# Selected text
****

The artist’s largest piece to date, Some of Us Are Looking At The Stars (2023), installed on the sidewalk outside Hong Kong Museum of Art in Tsim Sha Tsui, was similarly interactive. Inside a towering bamboo crate cube, the artist created an open-sided swimming pool without water, where viewers could get up close to admire its intricate tile work and starry patterns. Furnished with beach chairs, sun umbrellas, floats, and handrails, it was a place for people to take selfies and hang out. The work’s English title, taken from Oscar Wilde’s 1892 play Lady Windermere’s Fan, aimed to strike a romantic, hopeful note for Hong Kong’s citizens at a time of epochal change.
For Chan, the cool waters of public pools provide both the chance to consider social systems in microcosm and a potential oasis, bringing people together in a space where they can shed their everyday selves along with their clothes. ‘I want people to change their physical and mental space, slow life’s rhythms, and encounter anew a familiar scene with wonder and joy,’ he says. ‘I want people to ask, “Why is there no water in the pool?”’
Art Basel Hong Kong takes place from March 27 to 29, 2026. Get your tickets here.

****

(Spatial reasoning dataset excerpts)
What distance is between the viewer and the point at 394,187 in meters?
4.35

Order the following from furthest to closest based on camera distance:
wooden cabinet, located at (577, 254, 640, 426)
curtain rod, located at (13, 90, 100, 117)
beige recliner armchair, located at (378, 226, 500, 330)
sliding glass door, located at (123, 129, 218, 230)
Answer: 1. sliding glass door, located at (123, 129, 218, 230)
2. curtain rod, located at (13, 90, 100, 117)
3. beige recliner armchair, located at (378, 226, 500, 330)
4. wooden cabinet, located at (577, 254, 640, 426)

****

# Instructions
**a)** According to the passage on Chan's pool installations, where was Some of Us Are Looking At The Stars (2023) installed?
**b)** Quote the stretch of the passage on Chan's pool installations from "For Chan, the" through "your tickets here.".
**c)** Pick up the passage on Chan's pool installations where it ends and write what follows.

# Task results
**a)** On the sidewalk outside Hong Kong Museum of Art in Tsim Sha Tsui.

**b)**
For Chan, the cool waters of public pools provide both the chance to consider social systems in microcosm and a potential oasis, bringing people together in a space where they can shed their everyday selves along with their clothes. ‘I want people to change their physical and mental space, slow life’s rhythms, and encounter anew a familiar scene with wonder and joy,’ he says. ‘I want people to ask, “Why is there no water in the pool?”’
Art Basel Hong Kong takes place from March 27 to 29, 2026. Get your tickets here.

**c)**
Chan Wai Lap’s artist edition is available for purchase at the Art Basel Shop, located a short walk inside Entrance 1D on the Level 1 concourse. Shop access is available to ticket holders only during Art Basel Hong Kong opening hours.
Chan Wai Lap is represented by Gallery EXIT, Hong Kong.
Commissioned by the UBS Art Collection, Chan Wai Lap’s installation, Mimimomo Pool (2026), will be showcased in the UBS Art Studio at Art Basel Hong Kong.
Chan Wai Lap’s work will also be presented at Art Basel Hong Kong, by cultural partner, CHAT (Center for Heritage and Textiles).
Chan Wai Lap’s exhibition ‘Jeremy’s Bathhouse’ is at Oi!, Hong Kong, to August 30.
Nick Yu is a curator and writer living in Hong Kong. He was previously Associate Director at Blindspot Gallery, Public Programme Curator at Asymmetry, London, and Curatorial Associate at Lahore Biennale. His writing has been published in ArtAsiaPacific, The Art Journal, Ocula, and more. As part of a curatorial research duo with Junko Asano, he is the recipient of the CHAT 2025 Research Grant.
Caption for header image: Chan Wai Lap. Courtesy of the artist.
Published on March 13, 2026.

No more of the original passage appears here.